Investigadoras quienes son mamás o que se encontraban desempleadas y con fuertes dificultades económicas, que no se les consideraba con las credenciales académicas suficientes (pese a que sí las tenían) o que cursaron sus posgrados tratando de conciliar tiempos con los trabajos de cuidados que recaían sobre ellas, obligándolas a un desgaste físico y emocional al no considerarse lo suficientemente hábiles, inteligentes y valiosas para la vida científica en donde estaban deseosas de incursionar.
Este espacio de intercambio, y también de desahogo, me movió profundamente porque al escuchar a mis colegas recordé mi propia trayectoria profesional y personal. El esfuerzo por posicionar temas y problemas de investigación con rigurosidad científica rodeada por un entorno académico lleno de escepticismo, es aún peor cuando realizamos esa labor desde el quehacer teórico feminista.

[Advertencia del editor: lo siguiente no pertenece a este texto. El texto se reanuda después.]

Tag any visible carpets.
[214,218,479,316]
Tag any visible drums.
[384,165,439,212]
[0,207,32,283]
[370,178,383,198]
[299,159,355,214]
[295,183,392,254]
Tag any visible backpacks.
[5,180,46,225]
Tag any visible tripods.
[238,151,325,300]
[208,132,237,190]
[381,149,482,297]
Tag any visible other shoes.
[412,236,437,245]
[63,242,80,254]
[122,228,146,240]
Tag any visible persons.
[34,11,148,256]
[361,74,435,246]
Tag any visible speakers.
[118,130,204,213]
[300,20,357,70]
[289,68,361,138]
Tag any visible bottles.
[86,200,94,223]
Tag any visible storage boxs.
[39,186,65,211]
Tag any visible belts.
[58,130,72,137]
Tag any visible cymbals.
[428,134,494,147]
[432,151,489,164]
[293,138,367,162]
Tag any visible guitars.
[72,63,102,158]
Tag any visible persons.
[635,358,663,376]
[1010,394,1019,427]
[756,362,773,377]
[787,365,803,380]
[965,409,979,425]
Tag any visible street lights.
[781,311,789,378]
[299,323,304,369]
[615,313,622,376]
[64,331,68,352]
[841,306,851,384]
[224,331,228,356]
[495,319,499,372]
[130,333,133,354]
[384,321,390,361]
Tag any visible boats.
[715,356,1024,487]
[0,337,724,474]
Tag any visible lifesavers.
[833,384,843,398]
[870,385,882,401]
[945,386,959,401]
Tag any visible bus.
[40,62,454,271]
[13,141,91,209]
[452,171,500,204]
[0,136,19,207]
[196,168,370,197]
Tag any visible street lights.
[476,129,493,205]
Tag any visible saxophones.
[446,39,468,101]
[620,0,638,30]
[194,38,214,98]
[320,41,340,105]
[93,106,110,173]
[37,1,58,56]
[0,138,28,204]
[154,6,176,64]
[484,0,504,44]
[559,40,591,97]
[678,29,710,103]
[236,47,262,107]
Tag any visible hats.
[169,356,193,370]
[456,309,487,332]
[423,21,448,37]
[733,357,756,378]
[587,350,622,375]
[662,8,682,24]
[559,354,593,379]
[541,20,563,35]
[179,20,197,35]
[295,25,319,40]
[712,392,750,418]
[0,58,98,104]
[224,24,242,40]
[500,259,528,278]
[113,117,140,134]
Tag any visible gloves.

¿En qué condiciones realizamos nuestra labor las investigadoras en el país? ¿Qué sucede cuando el quehacer científico es de orden feminista? ¿Cuáles son los retos de la investigación feminista dentro de un Sistema que es más cercano al orden patriarcal? Más allá de quejarnos desde “el privilegio de ser investigadoras SNII”, esas son preguntas que continuamente las investigadoras del país tratamos de responder, a veces en colectivo, pero la mayoría de las veces en solitario.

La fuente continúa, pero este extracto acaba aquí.